## START

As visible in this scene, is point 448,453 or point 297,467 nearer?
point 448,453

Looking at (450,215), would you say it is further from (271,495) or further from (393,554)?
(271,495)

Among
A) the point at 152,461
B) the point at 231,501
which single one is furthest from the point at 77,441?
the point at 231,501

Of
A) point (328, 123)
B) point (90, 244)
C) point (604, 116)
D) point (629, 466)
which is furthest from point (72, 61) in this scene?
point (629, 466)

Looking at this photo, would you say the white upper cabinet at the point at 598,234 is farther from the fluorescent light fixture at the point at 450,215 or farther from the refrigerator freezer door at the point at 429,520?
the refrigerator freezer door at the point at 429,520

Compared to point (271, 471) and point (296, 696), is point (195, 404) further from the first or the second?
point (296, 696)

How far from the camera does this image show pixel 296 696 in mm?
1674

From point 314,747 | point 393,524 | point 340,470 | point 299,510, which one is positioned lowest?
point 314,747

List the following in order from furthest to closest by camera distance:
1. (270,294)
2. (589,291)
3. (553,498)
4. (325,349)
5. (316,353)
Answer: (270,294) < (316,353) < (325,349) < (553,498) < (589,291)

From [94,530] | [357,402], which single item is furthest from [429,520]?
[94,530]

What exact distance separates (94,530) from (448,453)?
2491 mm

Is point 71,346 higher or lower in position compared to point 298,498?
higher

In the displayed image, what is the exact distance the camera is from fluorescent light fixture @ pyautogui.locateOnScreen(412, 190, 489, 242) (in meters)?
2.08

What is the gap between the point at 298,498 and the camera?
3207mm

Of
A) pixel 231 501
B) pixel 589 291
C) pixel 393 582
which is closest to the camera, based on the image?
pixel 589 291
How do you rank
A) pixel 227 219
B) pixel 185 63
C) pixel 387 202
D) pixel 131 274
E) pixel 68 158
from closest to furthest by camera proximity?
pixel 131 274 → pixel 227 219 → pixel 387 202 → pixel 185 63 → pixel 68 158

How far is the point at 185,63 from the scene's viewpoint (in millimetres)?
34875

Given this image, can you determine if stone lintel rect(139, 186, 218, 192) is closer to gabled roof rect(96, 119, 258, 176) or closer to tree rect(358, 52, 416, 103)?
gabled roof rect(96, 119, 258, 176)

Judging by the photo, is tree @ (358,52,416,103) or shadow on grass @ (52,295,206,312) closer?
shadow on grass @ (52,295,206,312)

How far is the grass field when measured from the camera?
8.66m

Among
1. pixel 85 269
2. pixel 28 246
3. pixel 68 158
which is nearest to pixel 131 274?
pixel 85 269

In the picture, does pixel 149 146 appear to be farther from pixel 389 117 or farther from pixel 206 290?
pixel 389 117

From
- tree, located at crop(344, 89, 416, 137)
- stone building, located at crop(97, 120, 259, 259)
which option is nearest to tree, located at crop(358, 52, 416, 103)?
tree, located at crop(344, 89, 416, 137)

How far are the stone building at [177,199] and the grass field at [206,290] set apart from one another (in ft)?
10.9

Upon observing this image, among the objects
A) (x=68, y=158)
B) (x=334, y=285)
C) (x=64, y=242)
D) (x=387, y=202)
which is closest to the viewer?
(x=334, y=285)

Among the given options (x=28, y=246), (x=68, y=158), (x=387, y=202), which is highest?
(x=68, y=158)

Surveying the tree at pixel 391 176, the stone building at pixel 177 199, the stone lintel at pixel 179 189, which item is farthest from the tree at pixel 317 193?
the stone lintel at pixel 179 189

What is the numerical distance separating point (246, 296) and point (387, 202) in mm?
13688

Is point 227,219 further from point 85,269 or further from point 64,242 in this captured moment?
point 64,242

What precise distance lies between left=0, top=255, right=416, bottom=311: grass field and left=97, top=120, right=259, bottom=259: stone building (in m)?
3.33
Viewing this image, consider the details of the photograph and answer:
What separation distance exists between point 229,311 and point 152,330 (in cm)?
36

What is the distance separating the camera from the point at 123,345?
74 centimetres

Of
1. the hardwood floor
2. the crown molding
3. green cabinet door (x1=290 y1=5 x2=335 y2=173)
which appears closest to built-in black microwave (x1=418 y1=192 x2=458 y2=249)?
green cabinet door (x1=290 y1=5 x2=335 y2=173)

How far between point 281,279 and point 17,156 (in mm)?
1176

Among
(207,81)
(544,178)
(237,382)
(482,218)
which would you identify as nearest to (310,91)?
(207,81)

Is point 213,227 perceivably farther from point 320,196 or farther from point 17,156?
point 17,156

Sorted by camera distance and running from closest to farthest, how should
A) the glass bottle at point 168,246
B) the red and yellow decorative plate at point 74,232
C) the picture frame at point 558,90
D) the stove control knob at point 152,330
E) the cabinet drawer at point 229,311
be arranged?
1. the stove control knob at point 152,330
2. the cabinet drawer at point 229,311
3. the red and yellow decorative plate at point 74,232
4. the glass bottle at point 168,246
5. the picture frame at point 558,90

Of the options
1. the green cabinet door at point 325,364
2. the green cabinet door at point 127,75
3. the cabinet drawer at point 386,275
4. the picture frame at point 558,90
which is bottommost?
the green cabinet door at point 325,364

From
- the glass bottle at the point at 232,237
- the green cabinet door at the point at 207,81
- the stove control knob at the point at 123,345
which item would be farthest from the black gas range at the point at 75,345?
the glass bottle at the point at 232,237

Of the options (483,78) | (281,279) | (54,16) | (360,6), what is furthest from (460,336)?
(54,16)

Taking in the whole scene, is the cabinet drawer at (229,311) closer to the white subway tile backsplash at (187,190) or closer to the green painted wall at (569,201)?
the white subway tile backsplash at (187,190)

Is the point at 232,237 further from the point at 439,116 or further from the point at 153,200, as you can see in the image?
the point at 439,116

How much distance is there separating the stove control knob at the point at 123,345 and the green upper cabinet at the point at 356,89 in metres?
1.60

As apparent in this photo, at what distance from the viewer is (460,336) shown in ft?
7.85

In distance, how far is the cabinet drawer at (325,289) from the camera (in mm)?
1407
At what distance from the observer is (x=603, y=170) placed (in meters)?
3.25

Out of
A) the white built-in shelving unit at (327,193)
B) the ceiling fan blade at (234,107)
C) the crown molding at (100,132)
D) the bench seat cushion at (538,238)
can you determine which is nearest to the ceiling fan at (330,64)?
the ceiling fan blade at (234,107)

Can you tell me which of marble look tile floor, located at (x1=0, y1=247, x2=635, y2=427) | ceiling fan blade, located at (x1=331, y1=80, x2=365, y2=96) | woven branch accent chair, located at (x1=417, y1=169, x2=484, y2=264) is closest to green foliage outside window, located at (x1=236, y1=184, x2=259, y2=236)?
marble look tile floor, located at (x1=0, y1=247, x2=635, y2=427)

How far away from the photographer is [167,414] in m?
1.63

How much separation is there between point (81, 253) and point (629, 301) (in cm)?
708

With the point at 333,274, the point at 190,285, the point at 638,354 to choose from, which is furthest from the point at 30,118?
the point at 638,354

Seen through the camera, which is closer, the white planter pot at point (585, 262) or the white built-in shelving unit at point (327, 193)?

## END

- [Description of the task]: Transcribe all of the entries without altering anything.

- [Task answer]:
As visible in this scene, is point 448,453 or point 297,467 nearer?
point 448,453

Looking at (450,215), would you say it is further from (271,495) or further from (393,554)?
(271,495)

Among
A) the point at 152,461
B) the point at 231,501
which single one is furthest from the point at 77,441?
the point at 231,501

Of
A) point (328, 123)
B) point (90, 244)
C) point (604, 116)
D) point (629, 466)
which is furthest from point (72, 61) in this scene?
point (629, 466)

Looking at this photo, would you say the white upper cabinet at the point at 598,234 is farther from the fluorescent light fixture at the point at 450,215 or farther from the refrigerator freezer door at the point at 429,520?
the refrigerator freezer door at the point at 429,520

Compared to point (271, 471) and point (296, 696), is point (195, 404) further from the first or the second?
point (296, 696)

How far from the camera does this image show pixel 296 696 in mm?
1674

From point 314,747 | point 393,524 | point 340,470 | point 299,510, which one is positioned lowest?
point 314,747

List the following in order from furthest to closest by camera distance:
1. (270,294)
2. (589,291)
3. (553,498)
4. (325,349)
5. (316,353)
Answer: (270,294) < (316,353) < (325,349) < (553,498) < (589,291)

From [94,530] | [357,402], which single item is furthest from [429,520]?
[94,530]

What exact distance separates (94,530) from (448,453)?
2491 mm

Is point 71,346 higher or lower in position compared to point 298,498?
higher

In the displayed image, what is the exact distance the camera is from fluorescent light fixture @ pyautogui.locateOnScreen(412, 190, 489, 242) (in meters)?
2.08

What is the gap between the point at 298,498 and the camera?
3207mm

Of
A) pixel 231 501
B) pixel 589 291
C) pixel 393 582
which is closest to the camera, based on the image?
pixel 589 291
How do you rank
A) pixel 227 219
B) pixel 185 63
C) pixel 387 202
D) pixel 131 274
E) pixel 68 158
from closest to furthest by camera proximity?
pixel 131 274 → pixel 227 219 → pixel 387 202 → pixel 185 63 → pixel 68 158

How far is the point at 185,63 from the scene's viewpoint (in millimetres)?
34875

Given this image, can you determine if stone lintel rect(139, 186, 218, 192) is closer to gabled roof rect(96, 119, 258, 176) or closer to tree rect(358, 52, 416, 103)?
gabled roof rect(96, 119, 258, 176)

Judging by the photo, is tree @ (358,52,416,103) or shadow on grass @ (52,295,206,312) closer?
shadow on grass @ (52,295,206,312)

How far is the grass field when measured from the camera?
8.66m

Among
1. pixel 85 269
2. pixel 28 246
3. pixel 68 158
which is nearest to pixel 131 274?
pixel 85 269

In the picture, does pixel 149 146 appear to be farther from pixel 389 117 or farther from pixel 206 290?
pixel 389 117

From
- tree, located at crop(344, 89, 416, 137)
- stone building, located at crop(97, 120, 259, 259)
which option is nearest to tree, located at crop(358, 52, 416, 103)?
tree, located at crop(344, 89, 416, 137)

How far are the stone building at [177,199] and the grass field at [206,290] set apart from one another (in ft)?
10.9

Upon observing this image, among the objects
A) (x=68, y=158)
B) (x=334, y=285)
C) (x=64, y=242)
D) (x=387, y=202)
which is closest to the viewer?
(x=334, y=285)

Among the given options (x=28, y=246), (x=68, y=158), (x=387, y=202), which is highest?
(x=68, y=158)

Surveying the tree at pixel 391 176, the stone building at pixel 177 199, the stone lintel at pixel 179 189, which item is farthest from the tree at pixel 317 193?
the stone lintel at pixel 179 189

What is the numerical distance separating point (246, 296) and point (387, 202) in mm?
13688

Is point 227,219 further from point 85,269 or further from point 64,242 in this captured moment?
point 64,242

What precise distance lies between left=0, top=255, right=416, bottom=311: grass field and left=97, top=120, right=259, bottom=259: stone building (in m)?
3.33
Viewing this image, consider the details of the photograph and answer:
What separation distance exists between point 229,311 and point 152,330 (in cm)?
36

What is the distance separating the camera from the point at 123,345?
74 centimetres

Of
1. the hardwood floor
2. the crown molding
3. green cabinet door (x1=290 y1=5 x2=335 y2=173)
which appears closest to built-in black microwave (x1=418 y1=192 x2=458 y2=249)?
green cabinet door (x1=290 y1=5 x2=335 y2=173)

How far between point 281,279 and point 17,156 (in mm)?
1176

Among
(207,81)
(544,178)
(237,382)
(482,218)
which would you identify as nearest to (310,91)?
(207,81)

Is point 213,227 perceivably farther from point 320,196 or farther from point 17,156?
point 17,156

Sorted by camera distance and running from closest to farthest, how should
A) the glass bottle at point 168,246
B) the red and yellow decorative plate at point 74,232
C) the picture frame at point 558,90
D) the stove control knob at point 152,330
E) the cabinet drawer at point 229,311
be arranged?
1. the stove control knob at point 152,330
2. the cabinet drawer at point 229,311
3. the red and yellow decorative plate at point 74,232
4. the glass bottle at point 168,246
5. the picture frame at point 558,90

Of the options
1. the green cabinet door at point 325,364
2. the green cabinet door at point 127,75
3. the cabinet drawer at point 386,275
4. the picture frame at point 558,90
which is bottommost?
the green cabinet door at point 325,364

From
- the glass bottle at the point at 232,237
- the green cabinet door at the point at 207,81
- the stove control knob at the point at 123,345
which item would be farthest from the black gas range at the point at 75,345?
the glass bottle at the point at 232,237

Of the options (483,78) | (281,279) | (54,16) | (360,6), what is furthest from (460,336)?
(54,16)

Taking in the whole scene, is the cabinet drawer at (229,311) closer to the white subway tile backsplash at (187,190) or closer to the green painted wall at (569,201)?
the white subway tile backsplash at (187,190)

Is the point at 232,237 further from the point at 439,116 or further from the point at 153,200, as you can see in the image?
the point at 439,116

How much distance is there separating the stove control knob at the point at 123,345 and the green upper cabinet at the point at 356,89 in metres?
1.60

As apparent in this photo, at what distance from the viewer is (460,336) shown in ft?
7.85

In distance, how far is the cabinet drawer at (325,289) from the camera (in mm)?
1407
At what distance from the observer is (x=603, y=170) placed (in meters)?
3.25

Out of
A) the white built-in shelving unit at (327,193)
B) the ceiling fan blade at (234,107)
C) the crown molding at (100,132)
D) the bench seat cushion at (538,238)
can you determine which is nearest to the ceiling fan at (330,64)?
the ceiling fan blade at (234,107)

Can you tell me which of marble look tile floor, located at (x1=0, y1=247, x2=635, y2=427) | ceiling fan blade, located at (x1=331, y1=80, x2=365, y2=96) | woven branch accent chair, located at (x1=417, y1=169, x2=484, y2=264) is closest to green foliage outside window, located at (x1=236, y1=184, x2=259, y2=236)?
marble look tile floor, located at (x1=0, y1=247, x2=635, y2=427)

How far away from the photographer is [167,414] in m?
1.63

How much separation is there between point (81, 253) and point (629, 301) (in cm)?
708

With the point at 333,274, the point at 190,285, the point at 638,354 to choose from, which is furthest from the point at 30,118?
the point at 638,354

Seen through the camera, which is closer, the white planter pot at point (585, 262) or the white built-in shelving unit at point (327, 193)?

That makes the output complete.